HL Deb 23 February 1987 vol 485 cc83-4WA
Lord Kennet

asked Her Majesty's Government:

Whether they will cite the provisions in international law under which they claim that an offshore installation may be left in position or not wholly removed.

Viscount Davidson

Since the Answer I gave to the noble Lord's Question on 3rd December last and that given by my noble friend the Minister of State at the Foreign and Commonwealth Office on 28th January do not seem fully to have resolved his doubts on this matter, I will set out the Government's view more fully.

We start with the 1958 Geneva Convention on the Continental Shelf. Article 5.1 of the convention provides that exploration of the continental shelf and exploitation of its natural resources must not result in any unjustifiable infererence with navigation, fishing or the conservation of the living resources of the sea. This is the basic principle, and part of customary international law. The principle is amplified in subsequent paragraphs of Article 5, including 5.7 on the avoidance of pollution and 5.5 regarding installations. Article 5.5 requires that any installations which are abandoned or disused must be entirely removed.

We accept that the convention as a whole, including Article 5.5, has not fallen into desuetude, nor is it obsolete.

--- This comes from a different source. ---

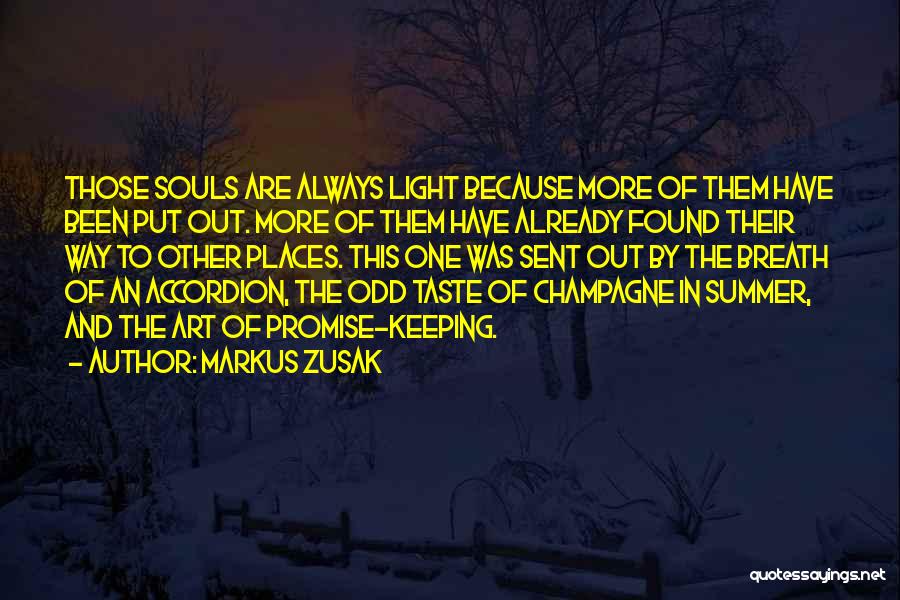 Markus Zusak Quotes: Those Souls Are Always Light Because More Of Them Have Been Put Out. More Of Them Have Already Found Their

But it has to be interpreted in a manner consistent with the object and purpose of the convention and, so far as possible, with customary international law. So we must take into account the underlying purpose of the provision, which was to prevent unjustifiable interference with other users of the sea, including safety of navigation.

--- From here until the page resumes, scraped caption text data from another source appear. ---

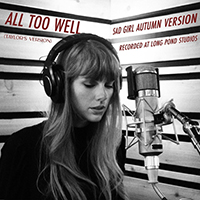 Taylor Swift - All Too Well (Sad Girl Autumn Version) - Recorded at Long Pond Studios (Single)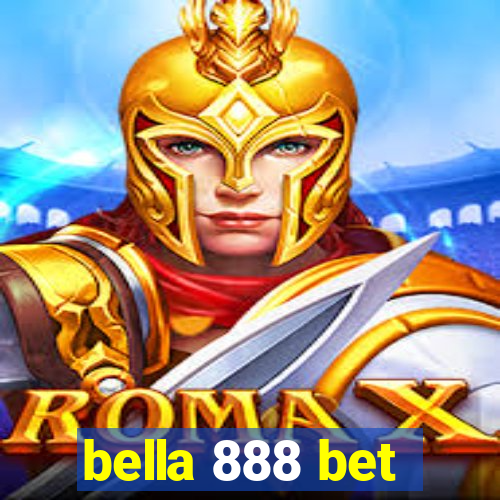 bella 888 bet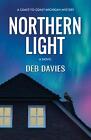 Northern Light By Deb Davies (English) Hardcover Book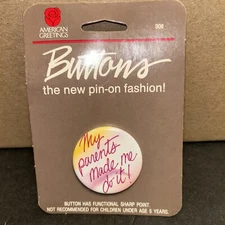 Vintage American Greetings My Parents Made Me Do It! Round Button Pinback 80's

Furthermore, it is necessary to take proper account of the circumstances in which the provision was drafted. As has already been mentioned, in 1958 offshore oil operations were still at an early stage of development and took place in relatively shallow waters where the practical problems of removal were relatively modest. Today the technological and practical considerations which affect the removal of installations are very different.

Let me now turn to the 1982 Convention on the Law of the Sea. Article 60.3 reflects the principle of no unjustifiable interference with other users of the sea. It does, however, spell out more clearly the obligations of signatory states in connection with the removal of platforms, in the following terms: ‥ Any installations or structures which are abandoned or disused shall be removed to ensure safety of navigation, taking into account any generally accepted international standards established in this regard by the competent international organisation. Such removal shall also have due regard to fishing, the protection of the marine environment and the rights and duties of other states. Appropriate publicity shall be given to the depth, position and dimensions of any installations or structures not entirely removed".

It will be evident from these words that less than total removal is envisaged in certain cases. While the 1982 Convention is not yet in force, and has not been signed by this Government, it is based on the principle of no unjustifiable interference with other users of the waters above the continental shelf, which, as I have said, is part of customary international law.

To sum up, therefore, it is our understanding that abandoned installations need only be removed to the extent required to take account of the legitimate interests of other users of the sea, including safety of navigation. In certain circumstances, therefore, partial rather than total removal would be justifiable. In the case of partial removal we should be obliged to establish some system for maintaining an appropriate warning of the presence of anything left in the water.